Text shown =>
[start]
Hello, Daijaih,
Thanks for adding the balanced equation. It tells us we'll get one mole of oxygen for every 2 moles of HgO. Not very productive, but the mercury is a lot of fun (before it was labelled hazardous). We can, and will, calculate the number of moles of O2 based on the moles HgO we start with, Once we have the moles, we'll use the ideal gas law to calculate volume, at STP.
We start with only 2.5 g HgO, so I don't have high hopes we'll generate a large volume of O2. Better to buy a tree.
Divide the grams HgO by it's molar mass to find moles HgO. I get 9.93x10-3 moles HgO. Pitiful. The balanced equation tells us the molar ratio of O2 to HgO is 1/2, or 0.5. That means we'll get only 1/2 the numebr of moles O2, or 4.96x10-3 moles O2.
Now that we have moles O2 we can use the ideal gas law to calculate volume at STP.
PV=nRT, R is the gas constant, noted in the table.
Rearrange to find V
V=nRT/P
P=1 atm (STP)
T = 273K (STP)
V = (4.96x10-3 moles O2)*(0.0821 L*atm/mole*K)(273K)/(1 atm)
V = 0.111 L, or 111ml.
I hope this helps,
Bob
[end]
Given exercise =>
Reproduce the forum reply above on producing oxygen from mercury oxide word for word, from its greeting through its signature.

Dataset rows =>
[start]
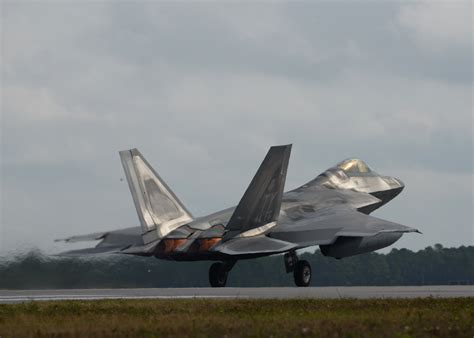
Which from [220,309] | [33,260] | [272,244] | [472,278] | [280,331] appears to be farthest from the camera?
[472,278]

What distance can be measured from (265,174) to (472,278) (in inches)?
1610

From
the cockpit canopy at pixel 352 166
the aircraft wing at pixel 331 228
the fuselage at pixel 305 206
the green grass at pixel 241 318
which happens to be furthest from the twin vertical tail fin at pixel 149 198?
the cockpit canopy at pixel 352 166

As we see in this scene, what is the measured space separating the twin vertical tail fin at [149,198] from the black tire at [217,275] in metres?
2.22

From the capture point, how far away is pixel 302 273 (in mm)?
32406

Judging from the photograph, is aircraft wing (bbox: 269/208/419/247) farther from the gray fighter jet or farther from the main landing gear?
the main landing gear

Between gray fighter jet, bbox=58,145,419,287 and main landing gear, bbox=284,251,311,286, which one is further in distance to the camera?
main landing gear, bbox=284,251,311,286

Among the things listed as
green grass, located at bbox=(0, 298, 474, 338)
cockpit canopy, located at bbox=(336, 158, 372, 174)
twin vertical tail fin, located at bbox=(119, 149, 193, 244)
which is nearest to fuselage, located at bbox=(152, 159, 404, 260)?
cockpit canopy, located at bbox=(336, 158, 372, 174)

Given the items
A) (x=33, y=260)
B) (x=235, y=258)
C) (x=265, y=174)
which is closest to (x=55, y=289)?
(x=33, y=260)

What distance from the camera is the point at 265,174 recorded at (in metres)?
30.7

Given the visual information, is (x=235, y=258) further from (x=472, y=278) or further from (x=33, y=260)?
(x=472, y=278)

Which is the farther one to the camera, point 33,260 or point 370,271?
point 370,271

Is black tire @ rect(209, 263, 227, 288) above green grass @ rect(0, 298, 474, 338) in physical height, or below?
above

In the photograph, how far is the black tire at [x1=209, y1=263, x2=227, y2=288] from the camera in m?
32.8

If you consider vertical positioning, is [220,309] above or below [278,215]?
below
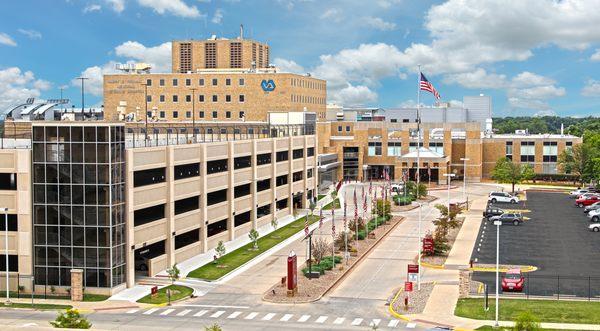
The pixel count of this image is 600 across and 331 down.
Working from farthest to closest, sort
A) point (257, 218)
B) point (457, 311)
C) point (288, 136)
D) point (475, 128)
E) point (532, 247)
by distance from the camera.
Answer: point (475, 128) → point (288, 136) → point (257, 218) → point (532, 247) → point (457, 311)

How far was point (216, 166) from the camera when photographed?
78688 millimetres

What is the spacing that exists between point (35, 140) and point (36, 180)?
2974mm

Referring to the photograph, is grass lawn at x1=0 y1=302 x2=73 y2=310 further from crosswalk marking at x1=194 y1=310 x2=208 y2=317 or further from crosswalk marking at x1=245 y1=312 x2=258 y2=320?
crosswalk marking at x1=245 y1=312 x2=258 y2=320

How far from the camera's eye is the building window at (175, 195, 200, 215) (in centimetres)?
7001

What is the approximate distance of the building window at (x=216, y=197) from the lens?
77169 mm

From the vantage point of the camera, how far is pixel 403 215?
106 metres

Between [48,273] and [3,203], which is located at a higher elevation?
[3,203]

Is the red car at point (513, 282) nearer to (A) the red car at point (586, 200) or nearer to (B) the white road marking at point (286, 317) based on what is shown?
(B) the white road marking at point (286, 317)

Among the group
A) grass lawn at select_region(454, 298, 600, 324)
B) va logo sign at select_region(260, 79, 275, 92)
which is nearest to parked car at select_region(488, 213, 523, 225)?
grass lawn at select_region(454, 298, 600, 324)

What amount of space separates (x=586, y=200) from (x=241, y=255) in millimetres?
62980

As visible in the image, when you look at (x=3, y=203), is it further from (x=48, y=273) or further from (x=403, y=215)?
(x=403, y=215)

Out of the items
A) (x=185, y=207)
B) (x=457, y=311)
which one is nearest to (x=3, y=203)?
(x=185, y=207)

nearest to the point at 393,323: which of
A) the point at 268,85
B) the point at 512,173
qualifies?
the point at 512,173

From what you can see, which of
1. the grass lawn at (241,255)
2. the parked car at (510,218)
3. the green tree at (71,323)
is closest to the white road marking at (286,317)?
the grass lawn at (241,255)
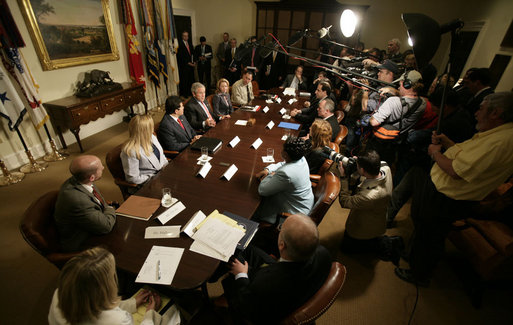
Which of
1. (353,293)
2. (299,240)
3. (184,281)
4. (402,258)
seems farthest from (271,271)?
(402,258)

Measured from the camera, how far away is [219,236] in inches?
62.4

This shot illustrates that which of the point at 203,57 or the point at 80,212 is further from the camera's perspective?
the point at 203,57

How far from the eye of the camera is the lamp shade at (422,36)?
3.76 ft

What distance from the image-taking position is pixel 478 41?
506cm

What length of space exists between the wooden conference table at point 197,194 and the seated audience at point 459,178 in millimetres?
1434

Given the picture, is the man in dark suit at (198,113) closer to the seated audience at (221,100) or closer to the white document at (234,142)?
[end]
Exercise result =>
Hello, Daijaih,
Thanks for adding the balanced equation. It tells us we'll get one mole of oxygen for every 2 moles of HgO. Not very productive, but the mercury is a lot of fun (before it was labelled hazardous). We can, and will, calculate the number of moles of O2 based on the moles HgO we start with, Once we have the moles, we'll use the ideal gas law to calculate volume, at STP.
We start with only 2.5 g HgO, so I don't have high hopes we'll generate a large volume of O2. Better to buy a tree.
Divide the grams HgO by it's molar mass to find moles HgO. I get 9.93x10-3 moles HgO. Pitiful. The balanced equation tells us the molar ratio of O2 to HgO is 1/2, or 0.5. That means we'll get only 1/2 the numebr of moles O2, or 4.96x10-3 moles O2.
Now that we have moles O2 we can use the ideal gas law to calculate volume at STP.
PV=nRT, R is the gas constant, noted in the table.
Rearrange to find V
V=nRT/P
P=1 atm (STP)
T = 273K (STP)
V = (4.96x10-3 moles O2)*(0.0821 L*atm/mole*K)(273K)/(1 atm)
V = 0.111 L, or 111ml.
I hope this helps,
Bob